While we note appellant's insistence, set forth at length in its brief, that the actions it took concerning the eight members of the bargaining unit were not illegally motivated, we cannot agree that the record fails to supply substantial evidence for the PLRB's findings and support its conclusions that unfair labor practices occurred. We reject appellant's reliance on Pennsylvania Labor Relations Board v. Mars Area School District, 21 Pa. Commonwealth Ct. 230, 344 A.2d 284 (1975), to support its contention that the actions were within appellant's managerial prerogatives and responsibilities and thus beyond the scope of unfair labor practice sanctions and grievance arbitration procedures. The situation in Mars Area, supra, where we expressly noted that there was no doubt that the job program in question was eliminated for economic reasons and that such job program was not the only program cut back, is far different from the instant case.

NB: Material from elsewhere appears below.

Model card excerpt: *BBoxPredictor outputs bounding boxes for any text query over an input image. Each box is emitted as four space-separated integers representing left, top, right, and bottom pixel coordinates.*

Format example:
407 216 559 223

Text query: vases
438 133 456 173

Appellant contends, nonetheless, that the common pleas court erred in upholding the PLRB's failure to stay its proceedings on the charges of unfair labor

[ 33 Pa. Commw. Page 63]

    practices pending the outcome of the grievance arbitration. As observed by Justice Pomeroy, speaking for our Supreme Court in Hollinger v. Department of Public Welfare, 469 Pa. 358, 366, 365 A.2d 1245, 1249 (1976), where a party seeks redress of an alleged unfair labor practice, "jurisdiction to determine whether an unfair labor practice has occurred and, if so, to prevent a party from continuing the practice is in the PLRB, and nowhere else." We cannot, therefore, conclude that the PLRB is powerless to investigate charges of unfair labor practices merely because a collective bargaining agreement exists under which grievance arbitration is available for the determination of issues similar to those upon which the charges are based. Nor, on the facts here, can we find error in the common pleas court's affirmance of the PLRB's refusal to defer to arbitration.

We can find no merit in appellant's other claims.

Accordingly, we will enter the following.


Now, December 16, 1977, the order of the Allegheny County Court of Common Pleas, No. S.A. of 1975, Civil Division, dated December 29, 1975, is hereby affirmed.